Wenn wir uns ständig auf Geschwindigkeit „optimieren“, treiben wir uns dann zu einer Kultur ohne Empathie voran?
Illustrator: Bretagne EnglandIch war in meinem Auto auf dem Weg zum Bahnhof. Von dort aus würde ich eine Stunde mit dem Zug in die Stadt fahren und weitere 15 Minuten zum Büro laufen.
Mein 5-jähriger Sohn blieb mit einem Sitter zurück, der ihn zur Schule brachte, damit ich pünktlich zur Arbeit gehen konnte. Jeden Tag verließ ich früh das Büro, um ihn abzuholen, als seine Kindertagesstätte geschlossen war. Er war der erste dort und der letzte, der ging.
Jeden Morgen, als ich aus der Tür eilte und meinen kleinen Jungen zum Abschied küsste, stellte ich diesen Lebensstil in Frage.
Natürlich haben einige von uns aufgrund finanzieller Belastungen oder mangelnder Unterstützung keine Wahl.
Als ich an diesem Morgen fuhr, um meinen Zug zu erreichen, wehte eine Stimme durch die Autolautsprecher. Das Diskussionsthema war Princetons barmherziges Samariter-Experiment, eine Studie von 1973, die das Einfühlungsvermögen der Studenten des Seminars auf die Probe stellte.
Vermutlich zu den altruistischeren Mitgliedern der Gesellschaft gehörend, wurde die Gruppe ausgewählt, um den Forschern zu helfen, zu verstehen, warum Menschen in bestimmten Situationen helfen, in anderen jedoch nicht.
Eine Gruppe war die "eilige"Gruppe. Man sagte ihnen, sie würden zu spät kommen, um eine Predigt zu halten. Die zweite Gruppe war die "gemächliche" Gruppe. Sie hielten auch Predigten, hatten aber genügend Zeit dafür.
Als die Schüler sich dem Gebäude näherten, in dem sie sprechen sollten, kamen sie an einem Mann vorbei, der in einer Tür zusammengesunken war und hustete und stöhnte. Während 63 Prozent der Studenten ohne Eile anhielten, um zu sehen, ob der Mann Hilfe brauchte, boten nur 10 Prozent der Mitglieder der eiligen Gruppe Hilfe an.

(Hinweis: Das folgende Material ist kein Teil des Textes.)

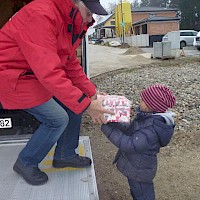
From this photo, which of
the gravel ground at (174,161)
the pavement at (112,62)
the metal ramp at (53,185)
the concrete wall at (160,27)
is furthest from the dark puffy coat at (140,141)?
the concrete wall at (160,27)

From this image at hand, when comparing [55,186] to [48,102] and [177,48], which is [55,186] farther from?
[177,48]

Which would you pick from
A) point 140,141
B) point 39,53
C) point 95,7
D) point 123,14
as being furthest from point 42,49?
point 123,14

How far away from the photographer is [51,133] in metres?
2.71

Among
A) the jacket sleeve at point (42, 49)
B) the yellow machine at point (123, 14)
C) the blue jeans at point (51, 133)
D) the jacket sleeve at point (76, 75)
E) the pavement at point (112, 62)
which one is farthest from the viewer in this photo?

Die Studie zeigt, dass Eile das Einfühlungsvermögen und die Motivation, Menschen in Not zu helfen, erheblich verringert.
Als eine Mutter zu Hause mit einem kleinen Jungen mit Tränen in den Augen zur Arbeit eilte, traf der Punkt einen Akkord.
Die Wissenschaft der Eile
Ich habe mich oft gefragt, warum wir es so eilig haben, irgendwohin zu gelangen, wo wir sind. Im Gang des Lebensmittelgeschäfts, im Verkehr oder beim Warten auf unseren Morgenkaffee scheinen wir immer auf die Füße zu klopfen und die Uhrzeit zu überprüfen.
Das Gefühl, dass wir nicht genug Zeit haben, wird als "Zeitdringlichkeit" bezeichnet, ein häufiges Merkmal der stereotypen Typ-A-Persönlichkeit. Richard Jolly, Professor an der London Business School, stellt fest, dass etwa 95 Prozent der Manager, die er über 10 Jahre lang studiert hat, Erfahrung damit haben.
Laut einer Studie aus dem Jahr 2013 beinhaltet zeitliche Dringlichkeit „ein überwältigendes und kontinuierliches Gefühl der Dringlichkeit… bei dem sich eine Person chronisch wenig Zeit fühlt und daher dazu neigt, jede Aufgabe schneller auszuführen und bei Verzögerungen nervös zu werden.“
Rauschen kann eine sinnvolle Kommunikation blockieren, Stress verursachen und Ressentiments hervorrufen. Untersuchungen zeigen auch, dass Angst zu egozentrischem Verhalten führen kann.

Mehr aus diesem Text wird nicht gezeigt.